Comparison of two automated solid phase extractions for the detection of ten fentanyl analogs and metabolites in human urine using liquid chromatography tandem mass spectrometry

•Two automated SPE methods were developed for analysis of fentanyl analogs and metabolites.•On- and off-line SPE methods were shown to have comparable sensitivity and selectivity.•Both methods suitable for detection of exposure to seven fentanyls in human urine.

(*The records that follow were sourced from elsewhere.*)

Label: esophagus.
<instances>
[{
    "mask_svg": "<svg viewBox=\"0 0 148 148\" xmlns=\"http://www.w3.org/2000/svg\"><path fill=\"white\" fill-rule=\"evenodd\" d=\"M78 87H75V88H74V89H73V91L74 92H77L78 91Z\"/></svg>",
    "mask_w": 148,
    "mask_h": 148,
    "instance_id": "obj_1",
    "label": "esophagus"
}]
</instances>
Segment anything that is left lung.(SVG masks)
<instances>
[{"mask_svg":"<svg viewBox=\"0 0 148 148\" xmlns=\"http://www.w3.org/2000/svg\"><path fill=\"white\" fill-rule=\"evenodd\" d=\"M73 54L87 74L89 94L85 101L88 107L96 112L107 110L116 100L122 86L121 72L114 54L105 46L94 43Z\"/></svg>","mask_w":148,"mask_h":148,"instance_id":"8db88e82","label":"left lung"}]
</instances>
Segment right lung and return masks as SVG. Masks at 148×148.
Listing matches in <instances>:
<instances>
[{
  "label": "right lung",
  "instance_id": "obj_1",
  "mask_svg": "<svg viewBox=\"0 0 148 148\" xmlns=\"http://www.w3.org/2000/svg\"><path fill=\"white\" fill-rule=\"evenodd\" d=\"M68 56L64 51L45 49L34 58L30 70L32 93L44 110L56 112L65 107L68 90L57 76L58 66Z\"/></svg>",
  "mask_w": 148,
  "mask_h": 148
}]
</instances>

Two types of automated solid phase extraction (SPE) were assessed for the determination of human exposure to fentanyls in urine. High sensitivity is required to detect these compounds following exposure because of the low dose required for therapeutic effect and the rapid clearance from the body for these compounds. To achieve this sensitivity, two acceptable methods for the detection of human exposure to seven fentanyl analogs and three metabolites were developed using either off-line 96-well plate SPE or on-line SPE. Each system offers different advantages: off-line 96-well plate SPE allows for high throughput analysis of many samples, which is needed for large sample numbers, while on-line SPE removes almost all analyst manipulation of the samples, minimizing the analyst time needed for sample preparation. Both sample preparations were coupled with reversed phase liquid chromatography and isotope dilution tandem mass spectrometry (LC–MS/MS) for analyte detection. For both methods, the resulting precision was within 15%, the accuracy within 25%, and the sensitivity was comparable with the limits of detection ranging from 0.002 ng/mL to 0.041 ng/mL. Additionally, matrix effects were substantially decreased from previous reports for both extraction protocols. The results of this comparison showed that both methods were acceptable for the detection of exposures to fentanyl analogs and metabolites in urine.